Given passage =>
========

170
votes

I just ran a simple MySQL CREATE TABLE statement that produced the line

"Query OK, 0 rows affected, 1 warning (0.07 sec)."

It didn't actually show me what the warning was, though. How can you see the contents of a warning that just occurred? I'm using MySQL 5.1, if it makes a difference. The only thing I found online was "SHOW WARNINGS;" but that only produced

"Empty set (0.00 sec)."

3
as others have pointed out for interactive mysql you can, (1.) start the interactive session with the --show-warnings (see man mysql) or (2.) if you are in an existing interactive session, you can enable the same behavior with warnings (see man mysql).Trevor Boyd Smith

3 Answers

213
votes

SHOW WARNINGS is the only method I'm aware of, but you have to run it immediately after a query that had warnings attached to it. If you ran any other queries in between, or dropped the connection, then SHOW WARNINGS won't work.

The MySQL manual page for SHOW WARNINGS doesn't indicate any other methods, so I'm fairly certain that you're stuck with it.

107
votes

You can also set the command line to always display warnings after a query using \W

You can switch them off again with \w

22
votes

@HorusKol, do you have documentation for that? I couldn't find any. But I did find out that the command line option --show-warnings will do the job, according to the MySQL manual.

========

Exercise instructions =>
According to the MySQL warnings discussion, when must SHOW WARNINGS be run for it to work?

Records supplied =>
========

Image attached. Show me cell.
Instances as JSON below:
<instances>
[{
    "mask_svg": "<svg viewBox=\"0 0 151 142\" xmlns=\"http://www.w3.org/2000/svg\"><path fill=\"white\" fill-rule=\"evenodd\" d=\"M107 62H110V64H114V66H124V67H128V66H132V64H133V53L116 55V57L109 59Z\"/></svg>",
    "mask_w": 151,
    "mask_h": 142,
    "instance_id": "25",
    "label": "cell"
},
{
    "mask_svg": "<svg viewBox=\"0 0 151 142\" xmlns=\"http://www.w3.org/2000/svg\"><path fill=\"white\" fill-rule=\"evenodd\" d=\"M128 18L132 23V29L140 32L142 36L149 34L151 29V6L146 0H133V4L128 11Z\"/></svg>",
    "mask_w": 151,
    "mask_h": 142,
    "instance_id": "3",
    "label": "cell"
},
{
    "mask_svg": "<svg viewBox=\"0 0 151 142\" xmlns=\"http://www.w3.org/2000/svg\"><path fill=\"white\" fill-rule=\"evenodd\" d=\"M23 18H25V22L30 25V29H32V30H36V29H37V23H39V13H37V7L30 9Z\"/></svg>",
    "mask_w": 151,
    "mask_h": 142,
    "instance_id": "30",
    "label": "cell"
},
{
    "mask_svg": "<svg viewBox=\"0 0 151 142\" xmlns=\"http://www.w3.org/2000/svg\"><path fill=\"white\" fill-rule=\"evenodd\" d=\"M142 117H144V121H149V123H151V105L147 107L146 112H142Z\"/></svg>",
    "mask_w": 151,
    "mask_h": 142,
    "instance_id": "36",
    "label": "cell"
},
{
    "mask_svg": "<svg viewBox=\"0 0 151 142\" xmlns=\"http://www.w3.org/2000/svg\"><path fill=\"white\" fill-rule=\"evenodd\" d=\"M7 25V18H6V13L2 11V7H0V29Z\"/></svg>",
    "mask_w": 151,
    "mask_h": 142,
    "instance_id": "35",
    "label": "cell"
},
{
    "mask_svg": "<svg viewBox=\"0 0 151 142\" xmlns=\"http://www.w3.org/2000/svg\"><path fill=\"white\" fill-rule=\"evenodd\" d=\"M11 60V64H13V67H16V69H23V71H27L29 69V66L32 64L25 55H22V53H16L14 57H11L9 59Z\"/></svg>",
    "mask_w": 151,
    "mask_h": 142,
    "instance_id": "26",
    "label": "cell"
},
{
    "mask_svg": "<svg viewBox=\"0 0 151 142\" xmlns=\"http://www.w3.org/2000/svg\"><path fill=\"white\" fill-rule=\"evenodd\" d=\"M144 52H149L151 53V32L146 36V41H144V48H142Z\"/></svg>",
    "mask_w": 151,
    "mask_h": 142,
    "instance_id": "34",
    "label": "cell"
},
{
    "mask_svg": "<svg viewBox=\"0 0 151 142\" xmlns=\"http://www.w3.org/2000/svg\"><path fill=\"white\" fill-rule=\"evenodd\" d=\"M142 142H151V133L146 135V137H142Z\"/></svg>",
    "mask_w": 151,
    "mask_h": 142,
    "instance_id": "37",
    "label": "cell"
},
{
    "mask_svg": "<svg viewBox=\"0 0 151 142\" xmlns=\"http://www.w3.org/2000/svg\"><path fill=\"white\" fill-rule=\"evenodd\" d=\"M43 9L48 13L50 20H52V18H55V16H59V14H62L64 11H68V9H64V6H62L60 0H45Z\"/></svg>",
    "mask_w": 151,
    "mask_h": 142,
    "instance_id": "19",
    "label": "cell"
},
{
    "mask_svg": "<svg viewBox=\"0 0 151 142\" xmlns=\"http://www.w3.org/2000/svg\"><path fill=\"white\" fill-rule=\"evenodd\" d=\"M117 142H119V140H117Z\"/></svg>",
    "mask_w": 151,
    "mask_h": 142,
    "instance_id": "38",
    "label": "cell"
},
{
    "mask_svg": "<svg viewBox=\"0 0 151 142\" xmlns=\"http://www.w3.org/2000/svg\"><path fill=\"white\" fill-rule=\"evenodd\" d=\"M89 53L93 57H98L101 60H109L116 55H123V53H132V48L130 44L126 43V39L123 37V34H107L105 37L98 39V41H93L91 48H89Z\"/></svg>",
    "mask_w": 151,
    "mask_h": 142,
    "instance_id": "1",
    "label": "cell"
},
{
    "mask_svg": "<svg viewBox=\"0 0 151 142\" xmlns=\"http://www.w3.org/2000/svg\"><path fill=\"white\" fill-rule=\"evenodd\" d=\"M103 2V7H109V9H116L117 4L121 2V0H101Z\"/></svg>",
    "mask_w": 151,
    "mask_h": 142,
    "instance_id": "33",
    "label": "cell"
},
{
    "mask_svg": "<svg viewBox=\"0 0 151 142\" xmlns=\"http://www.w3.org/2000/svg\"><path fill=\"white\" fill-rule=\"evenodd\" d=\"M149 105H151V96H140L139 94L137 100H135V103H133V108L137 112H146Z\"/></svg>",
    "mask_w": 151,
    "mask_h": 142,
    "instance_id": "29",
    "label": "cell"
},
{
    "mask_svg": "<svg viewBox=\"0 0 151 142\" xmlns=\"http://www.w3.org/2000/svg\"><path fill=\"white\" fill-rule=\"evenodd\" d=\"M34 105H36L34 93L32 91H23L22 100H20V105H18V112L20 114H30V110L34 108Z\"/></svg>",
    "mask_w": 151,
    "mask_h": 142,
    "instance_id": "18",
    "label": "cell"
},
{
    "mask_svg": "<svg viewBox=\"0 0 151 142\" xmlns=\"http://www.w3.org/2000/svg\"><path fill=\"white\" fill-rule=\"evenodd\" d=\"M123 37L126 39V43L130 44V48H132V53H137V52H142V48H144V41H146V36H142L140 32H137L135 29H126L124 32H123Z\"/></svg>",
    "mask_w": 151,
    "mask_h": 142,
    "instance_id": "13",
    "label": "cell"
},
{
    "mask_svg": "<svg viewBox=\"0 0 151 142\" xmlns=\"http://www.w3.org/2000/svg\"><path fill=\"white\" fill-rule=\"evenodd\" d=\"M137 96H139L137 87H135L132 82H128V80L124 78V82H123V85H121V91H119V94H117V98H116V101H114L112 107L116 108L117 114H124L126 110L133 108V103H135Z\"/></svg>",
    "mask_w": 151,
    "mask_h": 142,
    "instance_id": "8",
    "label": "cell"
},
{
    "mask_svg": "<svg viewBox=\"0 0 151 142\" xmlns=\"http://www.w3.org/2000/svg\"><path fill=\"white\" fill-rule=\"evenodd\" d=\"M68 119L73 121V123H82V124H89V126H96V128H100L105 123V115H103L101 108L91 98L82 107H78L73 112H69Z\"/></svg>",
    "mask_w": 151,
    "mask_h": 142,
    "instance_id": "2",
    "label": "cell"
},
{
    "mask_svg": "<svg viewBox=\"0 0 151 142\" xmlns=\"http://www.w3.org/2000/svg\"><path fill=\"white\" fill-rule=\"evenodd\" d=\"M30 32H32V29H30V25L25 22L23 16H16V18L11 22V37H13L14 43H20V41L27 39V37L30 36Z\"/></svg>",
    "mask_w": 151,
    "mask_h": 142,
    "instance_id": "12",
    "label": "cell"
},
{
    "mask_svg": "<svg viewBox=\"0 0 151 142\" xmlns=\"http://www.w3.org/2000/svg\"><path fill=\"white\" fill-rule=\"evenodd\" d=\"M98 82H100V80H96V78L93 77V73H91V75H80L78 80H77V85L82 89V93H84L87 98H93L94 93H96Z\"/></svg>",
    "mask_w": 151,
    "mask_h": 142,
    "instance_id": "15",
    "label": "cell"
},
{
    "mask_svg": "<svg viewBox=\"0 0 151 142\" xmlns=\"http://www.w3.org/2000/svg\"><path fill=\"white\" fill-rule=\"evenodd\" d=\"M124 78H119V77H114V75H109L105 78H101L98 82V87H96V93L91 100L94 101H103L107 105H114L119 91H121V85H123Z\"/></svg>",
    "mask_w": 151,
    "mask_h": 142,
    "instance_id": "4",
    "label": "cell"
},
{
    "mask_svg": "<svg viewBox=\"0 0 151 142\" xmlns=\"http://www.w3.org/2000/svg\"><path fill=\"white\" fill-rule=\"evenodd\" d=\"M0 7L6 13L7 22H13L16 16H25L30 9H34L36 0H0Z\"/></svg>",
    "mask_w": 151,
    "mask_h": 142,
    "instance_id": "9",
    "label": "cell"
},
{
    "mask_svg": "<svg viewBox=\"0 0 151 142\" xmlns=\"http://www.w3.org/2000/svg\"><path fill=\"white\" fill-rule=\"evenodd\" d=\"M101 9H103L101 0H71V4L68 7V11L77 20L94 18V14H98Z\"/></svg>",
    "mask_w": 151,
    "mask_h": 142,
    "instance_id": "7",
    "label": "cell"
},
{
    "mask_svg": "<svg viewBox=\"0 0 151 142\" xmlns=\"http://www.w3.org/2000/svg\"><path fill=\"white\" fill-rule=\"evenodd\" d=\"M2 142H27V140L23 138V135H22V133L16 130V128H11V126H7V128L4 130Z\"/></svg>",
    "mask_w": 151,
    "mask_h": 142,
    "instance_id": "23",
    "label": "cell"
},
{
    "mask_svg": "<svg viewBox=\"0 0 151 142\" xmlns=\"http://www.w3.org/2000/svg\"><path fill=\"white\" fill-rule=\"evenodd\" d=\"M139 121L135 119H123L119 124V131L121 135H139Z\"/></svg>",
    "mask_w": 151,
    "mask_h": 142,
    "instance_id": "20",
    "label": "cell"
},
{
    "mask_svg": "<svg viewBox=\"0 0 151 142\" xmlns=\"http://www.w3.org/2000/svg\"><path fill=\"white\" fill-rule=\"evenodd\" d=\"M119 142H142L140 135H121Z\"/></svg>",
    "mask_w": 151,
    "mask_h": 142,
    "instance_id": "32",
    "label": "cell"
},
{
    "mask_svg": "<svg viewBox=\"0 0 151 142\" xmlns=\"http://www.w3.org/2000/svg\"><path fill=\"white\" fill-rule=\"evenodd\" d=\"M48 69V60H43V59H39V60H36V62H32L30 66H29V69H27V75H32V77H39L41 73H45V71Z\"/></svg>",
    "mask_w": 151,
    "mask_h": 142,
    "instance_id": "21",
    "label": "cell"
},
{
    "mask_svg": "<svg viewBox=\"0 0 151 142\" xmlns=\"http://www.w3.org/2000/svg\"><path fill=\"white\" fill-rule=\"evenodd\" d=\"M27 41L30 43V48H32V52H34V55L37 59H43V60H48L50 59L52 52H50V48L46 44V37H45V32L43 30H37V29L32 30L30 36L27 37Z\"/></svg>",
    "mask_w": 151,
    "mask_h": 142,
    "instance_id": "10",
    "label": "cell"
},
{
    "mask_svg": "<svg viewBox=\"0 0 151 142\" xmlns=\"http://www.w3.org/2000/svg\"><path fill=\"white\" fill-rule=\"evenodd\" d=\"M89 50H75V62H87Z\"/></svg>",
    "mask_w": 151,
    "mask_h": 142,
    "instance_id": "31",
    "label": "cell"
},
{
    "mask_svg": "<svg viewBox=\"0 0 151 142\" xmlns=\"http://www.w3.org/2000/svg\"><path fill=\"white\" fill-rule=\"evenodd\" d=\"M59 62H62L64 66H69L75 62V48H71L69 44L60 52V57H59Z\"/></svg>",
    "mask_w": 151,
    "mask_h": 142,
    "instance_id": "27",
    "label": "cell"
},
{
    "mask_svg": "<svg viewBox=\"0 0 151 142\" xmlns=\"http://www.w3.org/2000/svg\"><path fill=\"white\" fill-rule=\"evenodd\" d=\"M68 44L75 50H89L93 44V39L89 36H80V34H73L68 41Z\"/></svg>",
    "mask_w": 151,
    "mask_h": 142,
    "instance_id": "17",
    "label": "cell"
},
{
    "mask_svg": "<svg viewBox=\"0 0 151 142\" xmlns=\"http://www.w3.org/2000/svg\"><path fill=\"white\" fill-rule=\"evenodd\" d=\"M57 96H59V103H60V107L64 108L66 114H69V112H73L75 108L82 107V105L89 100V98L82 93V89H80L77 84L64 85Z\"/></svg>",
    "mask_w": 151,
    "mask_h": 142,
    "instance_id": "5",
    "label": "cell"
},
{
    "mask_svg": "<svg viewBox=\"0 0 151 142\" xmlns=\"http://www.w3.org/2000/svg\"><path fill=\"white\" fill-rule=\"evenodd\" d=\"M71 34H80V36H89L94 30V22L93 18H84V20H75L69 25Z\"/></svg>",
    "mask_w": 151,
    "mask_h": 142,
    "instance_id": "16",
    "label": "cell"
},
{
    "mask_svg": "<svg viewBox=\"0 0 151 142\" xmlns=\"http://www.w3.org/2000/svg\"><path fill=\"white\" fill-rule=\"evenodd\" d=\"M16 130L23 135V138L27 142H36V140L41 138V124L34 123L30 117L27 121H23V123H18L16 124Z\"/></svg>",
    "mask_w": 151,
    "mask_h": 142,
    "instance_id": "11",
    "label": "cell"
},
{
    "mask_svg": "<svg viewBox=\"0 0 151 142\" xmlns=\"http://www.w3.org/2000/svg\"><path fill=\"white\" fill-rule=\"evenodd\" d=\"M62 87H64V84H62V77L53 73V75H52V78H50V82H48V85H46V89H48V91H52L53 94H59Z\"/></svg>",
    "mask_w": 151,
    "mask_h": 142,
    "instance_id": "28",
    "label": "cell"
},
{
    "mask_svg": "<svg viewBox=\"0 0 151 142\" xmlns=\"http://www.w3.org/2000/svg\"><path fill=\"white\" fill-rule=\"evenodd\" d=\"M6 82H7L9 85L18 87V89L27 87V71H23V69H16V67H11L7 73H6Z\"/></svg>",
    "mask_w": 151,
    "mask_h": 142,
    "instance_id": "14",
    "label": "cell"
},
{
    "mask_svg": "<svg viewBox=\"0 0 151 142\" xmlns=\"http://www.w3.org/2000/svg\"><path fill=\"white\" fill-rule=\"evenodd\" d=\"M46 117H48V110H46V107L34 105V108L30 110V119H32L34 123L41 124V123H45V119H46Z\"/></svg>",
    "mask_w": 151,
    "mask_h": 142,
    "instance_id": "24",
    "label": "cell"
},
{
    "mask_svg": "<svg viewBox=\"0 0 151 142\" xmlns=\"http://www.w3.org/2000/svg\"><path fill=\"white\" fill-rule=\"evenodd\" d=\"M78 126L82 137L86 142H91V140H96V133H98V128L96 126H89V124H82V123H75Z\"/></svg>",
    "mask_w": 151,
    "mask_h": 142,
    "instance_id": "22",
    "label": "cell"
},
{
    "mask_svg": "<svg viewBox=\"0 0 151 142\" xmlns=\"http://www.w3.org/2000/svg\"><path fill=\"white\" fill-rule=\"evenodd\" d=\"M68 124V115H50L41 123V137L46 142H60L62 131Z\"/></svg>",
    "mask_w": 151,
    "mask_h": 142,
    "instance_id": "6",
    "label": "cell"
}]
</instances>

========

Solution =>
Immediately after the query that produced the warnings, with no other queries run in between and no dropped connection.